REQUEST: Could you copy every row below word for word, leaving out the pictures?

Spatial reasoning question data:
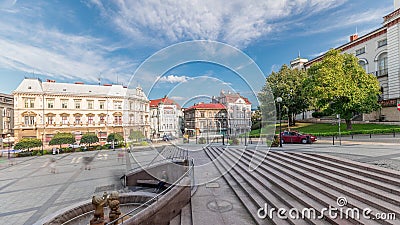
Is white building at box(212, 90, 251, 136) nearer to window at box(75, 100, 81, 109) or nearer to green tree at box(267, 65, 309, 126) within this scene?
green tree at box(267, 65, 309, 126)

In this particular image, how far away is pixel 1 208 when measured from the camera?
28.1ft

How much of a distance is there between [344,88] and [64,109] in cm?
4875

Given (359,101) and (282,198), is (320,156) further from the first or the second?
(359,101)

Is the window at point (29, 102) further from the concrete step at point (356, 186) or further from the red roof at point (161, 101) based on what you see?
the concrete step at point (356, 186)

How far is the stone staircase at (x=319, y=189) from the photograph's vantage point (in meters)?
4.90

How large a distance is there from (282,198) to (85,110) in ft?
145

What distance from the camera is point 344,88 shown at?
26.0 meters

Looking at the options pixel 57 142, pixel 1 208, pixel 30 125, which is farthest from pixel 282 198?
pixel 30 125

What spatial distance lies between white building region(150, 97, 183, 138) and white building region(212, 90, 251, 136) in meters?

REPLY:
Is white building at box(212, 90, 251, 136) nearer to window at box(75, 100, 81, 109) or nearer to green tree at box(267, 65, 309, 126) within this scene?
green tree at box(267, 65, 309, 126)

In this particular image, how far away is pixel 1 208 when measured from the camera?
28.1ft

How much of a distance is there between [344,88] and [64,109] in cm?
4875

Given (359,101) and (282,198), is (320,156) further from the first or the second?
(359,101)

Is the window at point (29, 102) further from the concrete step at point (356, 186) or further from the red roof at point (161, 101) based on what you see?
the concrete step at point (356, 186)

How far is the stone staircase at (x=319, y=189) from the photograph's vantage point (in meters)?
4.90

How large a distance is there from (282,198) to (85,110) in ft?
145

What distance from the camera is point 344,88 shown at?
26.0 meters

Looking at the options pixel 57 142, pixel 1 208, pixel 30 125, which is farthest from pixel 282 198?
pixel 30 125

What spatial distance lies between white building region(150, 97, 183, 138) and white building region(212, 90, 251, 136) in meters?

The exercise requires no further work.